Boehner: Won't Promise to Hold Debt Vote

Written by FrumForum News on Tuesday April 26, 2011

Politico reports:

Speaker John Boehner won’t guarantee a vote on raising the debt limit, the latest threat in an increasingly high stakes game of chicken with the White House over whether Congress will inch closer to letting the nation default on its credit.

Boehner, in an interview with POLITICO here Monday, also demanded that President Barack Obama give in to Republican demands to slash spending and dramatically change “the way we spend the people’s money.”

“If the president doesn’t get serious about the need to address our fiscal nightmare, yeah, there’s a chance it [the debt limit vote] could not happen,” Boehner told POLITICO after he toured a manufacturing company in this western Ohio town. “But that’s not my goal.”

The vote to increase the borrowing ceiling beyond the current limit of $14 trillion has become one of the defining issues for a House Republican majority that ran campaigns promising dramatic cuts in government spending. As the deadline draws closer to a debt ceiling vote, Republicans are starting to sound less compromising in their stance, even as Treasury officials warn of market calamity and economic “Armageddon” if Congress refuses a vote.

Boehner laid out several goals for any potential deal on the debt limit: He is calling for controls on discretionary spending and altering the nation’s entitlements like Medicare and Medicaid to be attached to the legislation to hike the debt ceiling.

He was noncommittal about holding a vote on that bill before July 4 — very close to the deadline by which Treasury says the U.S. will have hit its borrowing limit.

Boehner’s comments are his strongest to date in the debate over the debt limit – a stark contrast to his tight-lipped demeanor when he negotiated with Obama earlier this month over the budget deal that kept the government open while cutting $38 billion in spending.

The two-week congressional spring break is proving to be a pivotal time during the first few months of Boehner's speakership.
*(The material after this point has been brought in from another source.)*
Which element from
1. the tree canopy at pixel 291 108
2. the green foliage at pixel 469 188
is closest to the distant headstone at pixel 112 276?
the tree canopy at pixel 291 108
He’s coming off a largely successful budget negotiation but he is under enormous pressure from the right not to offer any concessions on the debt limit — despite warnings from economists and Treasury experts that failure to raise the limit will shake global markets.
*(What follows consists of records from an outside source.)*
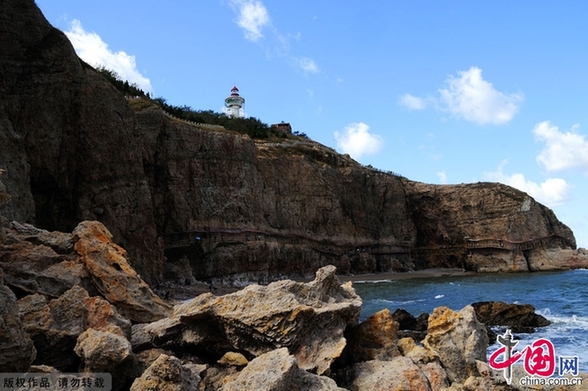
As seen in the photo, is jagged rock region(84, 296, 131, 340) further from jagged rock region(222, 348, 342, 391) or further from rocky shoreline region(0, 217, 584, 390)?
jagged rock region(222, 348, 342, 391)

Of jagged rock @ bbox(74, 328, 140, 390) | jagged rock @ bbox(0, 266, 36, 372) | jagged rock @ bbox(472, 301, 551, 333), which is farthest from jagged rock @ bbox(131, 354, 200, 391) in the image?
jagged rock @ bbox(472, 301, 551, 333)

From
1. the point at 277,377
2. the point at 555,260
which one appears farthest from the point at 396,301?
the point at 555,260

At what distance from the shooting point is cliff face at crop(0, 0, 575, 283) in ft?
101

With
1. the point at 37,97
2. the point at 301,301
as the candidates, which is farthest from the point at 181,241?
the point at 301,301

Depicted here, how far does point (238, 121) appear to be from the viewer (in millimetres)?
84125

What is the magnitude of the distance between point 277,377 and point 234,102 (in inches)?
3810

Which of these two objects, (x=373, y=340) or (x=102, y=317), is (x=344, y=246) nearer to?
(x=373, y=340)

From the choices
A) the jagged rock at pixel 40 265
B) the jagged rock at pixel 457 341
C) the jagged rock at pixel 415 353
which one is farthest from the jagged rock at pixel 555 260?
the jagged rock at pixel 40 265

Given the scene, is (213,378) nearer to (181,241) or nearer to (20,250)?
(20,250)

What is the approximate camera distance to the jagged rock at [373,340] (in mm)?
8703

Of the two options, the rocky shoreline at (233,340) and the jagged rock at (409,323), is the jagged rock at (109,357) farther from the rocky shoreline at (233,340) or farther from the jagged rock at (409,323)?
the jagged rock at (409,323)

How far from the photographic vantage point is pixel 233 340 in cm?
768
But while Boehner talks tough on the debt limit, some politically vulnerable Republicans are facing serious heat in town halls during the spring recess for their "yes" votes on Committee Chairman Paul Ryan’s (R-Wis.) 2012 budget, which would dramatically overhaul Medicare and Medicaid.

But Boehner is injecting those politically difficult programs back into the debate in advance of the debt limit vote, saying that “I think it’s time to deal with entitlement programs…on the debt ceiling.”

Tax increases, he has said, are a nonstarter.